> **What to work on**
**1)** Decide whether each statement agrees with the handwriting piece below, answering yes or no and quoting the deciding words. (a) Stephen Peverly is a professor at Columbia University's Teachers College. (b) From kindergarten through fourth grade, children think and write separately. (c) The commenter flunked penmanship in 1st grade.
**2)** Resume the handwriting piece below, picking up right after its last sentence.

** Begin Passage given **

Fluid, fast handwriting skills help students learn a variety of subjects, according to researchers. Newsweek reports:
. . . from kindergarten through fourth grade, kids think and write at the same time. (Only later is mental composition divorced from the physical process of handwriting.) If they have to struggle to remember how to make their letters, their ability to express themselves will suffer. The motions have to be automatic, both for expressive writing and for another skill that students will need later in life, note-taking. “Measures of speed among elementary-school students are good predictors of the quality and quantity of their writing in middle school,” says Stephen Peverly, a professor of psychology and education at Columbia University’s Teachers College. “I don’t care about legibility.”
Educators “are trying to wedge (penmanship) back into the curriculum,” Newsweek says.
Fluid handwriting joins fluid mastery of phonics and fluid mastery of number facts as a key to learning.



“I don’t care about legibility.”
Pity my elementary school thought otherwise,back in the paleolithic age (1950`s). Speed did not matter until shorthand class ten or eleven years after flunking penmanship in 1st grade.
I am thankful that I was early enough to miss a lot (unfortunately, not all) of the “let`s experiment, they`re only kids after all” junk, while late enough to also miss (mostly) corporal punishment for lessons. Still amazed that returning to phonics, learning how math works, and other things is now experimental.

** End Passage given **
** Begin Stored rows **

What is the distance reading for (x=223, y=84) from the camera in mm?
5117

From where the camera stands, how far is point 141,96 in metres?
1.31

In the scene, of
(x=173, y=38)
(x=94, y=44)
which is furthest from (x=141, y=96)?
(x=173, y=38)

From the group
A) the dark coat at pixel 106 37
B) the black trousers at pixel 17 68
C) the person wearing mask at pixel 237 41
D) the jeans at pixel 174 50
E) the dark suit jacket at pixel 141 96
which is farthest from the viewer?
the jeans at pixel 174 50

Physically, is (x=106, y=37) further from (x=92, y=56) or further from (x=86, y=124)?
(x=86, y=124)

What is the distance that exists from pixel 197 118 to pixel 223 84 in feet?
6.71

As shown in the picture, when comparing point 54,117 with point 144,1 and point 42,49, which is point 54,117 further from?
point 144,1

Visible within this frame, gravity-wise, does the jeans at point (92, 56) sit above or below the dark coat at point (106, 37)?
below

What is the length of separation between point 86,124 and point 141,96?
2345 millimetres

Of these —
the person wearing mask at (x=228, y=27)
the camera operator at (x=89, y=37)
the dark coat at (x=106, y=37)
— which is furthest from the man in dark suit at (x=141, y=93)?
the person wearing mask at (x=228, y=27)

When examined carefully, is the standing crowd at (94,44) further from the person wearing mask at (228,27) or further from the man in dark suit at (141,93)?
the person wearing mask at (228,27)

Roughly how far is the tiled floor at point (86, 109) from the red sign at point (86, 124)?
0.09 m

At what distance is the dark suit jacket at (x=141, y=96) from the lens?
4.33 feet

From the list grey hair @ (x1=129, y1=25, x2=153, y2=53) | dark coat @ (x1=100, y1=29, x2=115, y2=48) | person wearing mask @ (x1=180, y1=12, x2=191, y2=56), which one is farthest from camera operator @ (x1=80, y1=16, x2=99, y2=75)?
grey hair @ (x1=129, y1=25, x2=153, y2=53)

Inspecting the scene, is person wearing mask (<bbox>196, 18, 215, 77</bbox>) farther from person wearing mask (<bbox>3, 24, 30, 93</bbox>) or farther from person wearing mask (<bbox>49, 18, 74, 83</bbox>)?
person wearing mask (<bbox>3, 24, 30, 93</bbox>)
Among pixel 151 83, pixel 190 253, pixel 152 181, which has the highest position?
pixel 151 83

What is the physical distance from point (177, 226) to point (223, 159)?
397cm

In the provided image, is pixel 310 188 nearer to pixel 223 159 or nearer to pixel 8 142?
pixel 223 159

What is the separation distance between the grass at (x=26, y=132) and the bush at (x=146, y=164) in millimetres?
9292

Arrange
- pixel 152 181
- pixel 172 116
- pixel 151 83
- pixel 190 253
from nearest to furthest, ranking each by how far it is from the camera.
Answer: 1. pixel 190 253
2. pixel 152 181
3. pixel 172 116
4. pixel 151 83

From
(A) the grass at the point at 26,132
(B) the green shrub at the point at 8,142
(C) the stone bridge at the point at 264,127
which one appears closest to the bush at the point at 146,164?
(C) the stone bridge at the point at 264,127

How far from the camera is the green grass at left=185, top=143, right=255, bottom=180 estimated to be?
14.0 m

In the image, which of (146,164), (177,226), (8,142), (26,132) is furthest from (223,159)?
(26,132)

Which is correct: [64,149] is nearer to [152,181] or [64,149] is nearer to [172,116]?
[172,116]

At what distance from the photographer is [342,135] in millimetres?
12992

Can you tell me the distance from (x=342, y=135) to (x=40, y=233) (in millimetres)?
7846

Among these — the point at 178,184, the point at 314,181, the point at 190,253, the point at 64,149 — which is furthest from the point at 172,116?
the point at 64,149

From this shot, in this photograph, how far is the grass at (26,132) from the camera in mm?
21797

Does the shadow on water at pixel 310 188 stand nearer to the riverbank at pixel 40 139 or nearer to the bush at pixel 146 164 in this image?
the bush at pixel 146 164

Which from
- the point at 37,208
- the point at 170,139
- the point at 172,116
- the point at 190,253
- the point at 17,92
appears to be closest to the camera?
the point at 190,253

** End Stored rows **

> **The responses**
**1)**
(a) Yes: "a professor of psychology and education at Columbia University’s Teachers College"
(b) No: "from kindergarten through fourth grade, kids think and write at the same time"
(c) Yes: "after flunking penmanship in 1st grade"

**2)**
I have personally developed a course on Handwriting Improvement after observing my own handwriting over a period of many years. My theory is that if one person can write well then why can’t the others? I teach people the rules developed by me known as the 7 Golden Rules of beautiful handwriting. Let people send me a scanned copy of their present handwriting and I can help them improve their handwriting in just one session. Then it is only practise that is required on a daily basis. The surprising part is that I get better and quicker results with adults and older students. What about fees? Well, it is voluntary. If you get results you pay or else take it for free. So, why wait, take that pen of yours and start writing the right way along with me.
Regards and happy writing,
Alex Mathew
goodwriting@hotmail.com
Here’s a scenario and an associated train of thought. I’m in a fast food restaurent and observe a worker rather listlessly mopping the floor. She shows no enthusiasm, no diligence or conscientiousness. And she’s not doing a very good job on the floor. As a math teacher I know what the trouble is – the lack of long division in the schools now days.
Did I say long division? I meant handwriting.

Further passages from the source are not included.